Falling share prices make equity a more expensive way to raise capital as more shares need to be issued to raise the same amount of cash.  And while a high cost of equity does not always stop determined companies from raising money in the equity markets, it does limit the amount of capital that can be raised through share issuance.

Lower oil prices limit growth in credit lines

The oil and gas business is risky, and banks are usually unwilling to lend money to risky businesses without hard collateral.  In the E&P business, this collateral usually takes the form of oil and gas reserves.  The value of those reserves fluctuates with the price of oil and gas, and when prices are falling banks are more reluctant to extend loans.  Credit growth will therefore be limited.

Joint Venture financing may have peaked in 2012

The JV capital that has sustained much of the industry over the past few years will also be harder to come by as the Asian national oil companies (NOCs) that have driven recent JV activity already claimed their stakes.  Many of these NOCs were also willing to pay a premium to acquire technology and experience with unconventional oil and gas.  It is unlikely that future JV agreements will be as favorable to the Canadian E&P industry as this strategic technology premium falls off.

A larger share of future CAPEX will need to be internally funded

All of these factors will make financing exceedingly difficult for E&Ps in the near future, assuming oil prices continue to grind lower.  This means the industry will be forced to live within its cash flows – something it hasn’t had to do for a very long time.  Many companies have already started to make the transition to lower, internally driven CAPEX, but the big adjustment is yet to come.  I ran some numbers and found that the E&P sector is outspending operating cash flow by 10-15%.  This is before paying dividends or buying back shares!
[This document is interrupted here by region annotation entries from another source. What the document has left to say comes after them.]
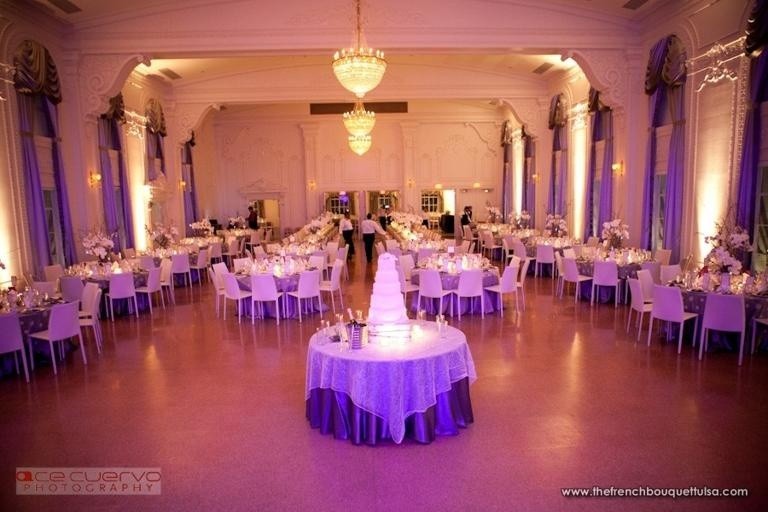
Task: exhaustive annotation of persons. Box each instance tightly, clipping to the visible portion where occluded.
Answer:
[245,206,257,230]
[420,208,429,229]
[460,207,472,236]
[379,205,388,231]
[339,212,355,256]
[465,207,472,220]
[360,213,388,263]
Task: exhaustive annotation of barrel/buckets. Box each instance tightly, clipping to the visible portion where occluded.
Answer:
[346,323,368,348]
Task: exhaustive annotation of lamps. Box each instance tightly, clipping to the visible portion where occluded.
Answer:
[331,0,388,155]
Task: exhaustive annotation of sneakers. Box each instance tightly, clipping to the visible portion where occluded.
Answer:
[346,253,374,263]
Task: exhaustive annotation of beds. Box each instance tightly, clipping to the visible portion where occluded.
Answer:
[303,319,476,446]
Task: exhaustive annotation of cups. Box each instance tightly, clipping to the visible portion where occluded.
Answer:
[0,287,49,313]
[436,314,444,329]
[438,321,447,338]
[417,309,427,324]
[317,308,369,349]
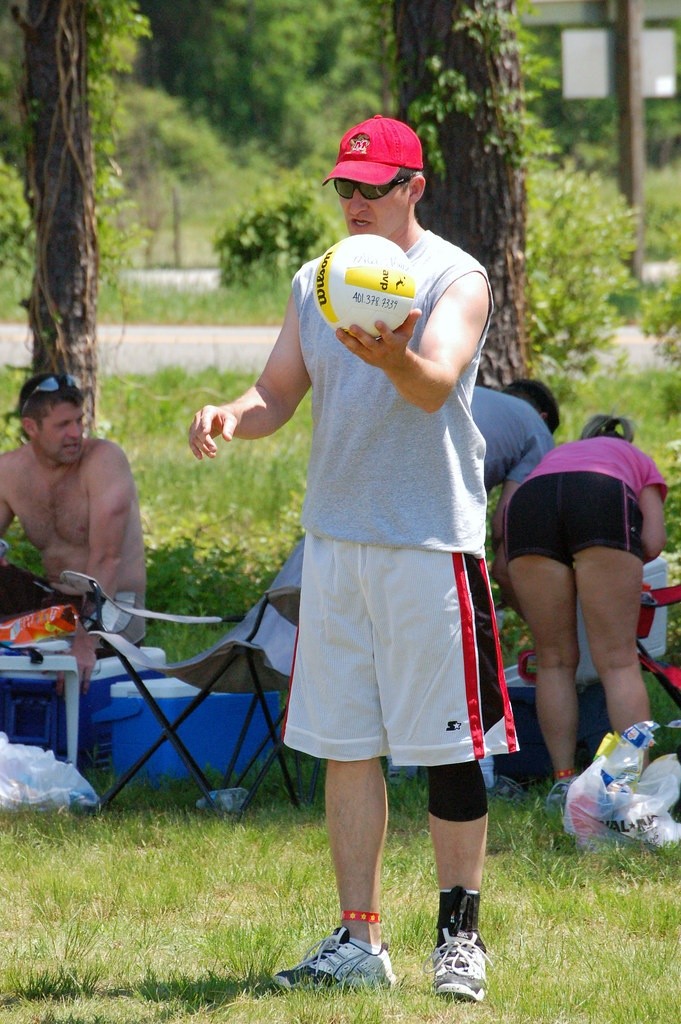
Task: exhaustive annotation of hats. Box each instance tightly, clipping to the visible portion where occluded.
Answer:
[320,114,422,185]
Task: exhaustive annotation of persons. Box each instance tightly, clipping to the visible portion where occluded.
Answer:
[0,374,146,696]
[493,414,669,788]
[386,379,560,790]
[188,113,518,1004]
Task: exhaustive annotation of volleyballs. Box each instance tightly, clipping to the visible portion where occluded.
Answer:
[313,234,416,340]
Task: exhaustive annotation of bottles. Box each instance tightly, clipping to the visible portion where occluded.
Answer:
[196,788,249,810]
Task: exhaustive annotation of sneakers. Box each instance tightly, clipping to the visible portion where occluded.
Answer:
[272,926,396,990]
[423,926,491,1002]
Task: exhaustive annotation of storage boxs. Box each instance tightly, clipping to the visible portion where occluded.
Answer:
[93,677,280,781]
[0,639,78,767]
[0,647,165,772]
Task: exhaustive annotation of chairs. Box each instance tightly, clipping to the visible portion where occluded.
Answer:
[58,537,307,818]
[502,556,681,713]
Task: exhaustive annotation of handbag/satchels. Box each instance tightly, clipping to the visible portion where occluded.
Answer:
[564,754,681,848]
[0,731,101,815]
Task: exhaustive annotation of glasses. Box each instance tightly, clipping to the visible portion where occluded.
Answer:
[333,173,413,200]
[23,374,83,415]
Lower E&P CAPEX = Lower service industry revenue

The implications to the service industry are dire.  If E&Ps are forced to reign in spending by 10-15% (or more assuming they want to continue paying dividends or rebuild stretched balance sheets), we can expect revenue to the service industry to drop by at least that much.  Due to the asset heavy nature of the services industry, where small changes in utilization rates lead to massive swings in earnings, we could see these earnings at these companies get crushed. 

I don’t think share prices of service companies are adequately pricing in this risk.  While these companies may look cheap on a yield or P/E basis, they are classic value traps.  Earnings are a trailing measure - if you believe oil prices will drop, these companies are going to be money losers over the next few years.  And if you don’t, you are better off in the E&Ps, which look even cheaper by the same metrics.

Conclusions

If the thesis is correct, it sets up a fairly low risk trade – go long select E&Ps, and get short service companies.  If oil prices recover, the E&Ps will bounce back, limiting your downside risk on the trade.  If oil prices continue to drop, the E&Ps will get hit hard, but the service companies will be decimated.

Recommendations: Short FRC.TO, CFW.TO, TRW.TO, PD.TO.  Risk averse investors may want to pair with a long position in high quality E&Ps.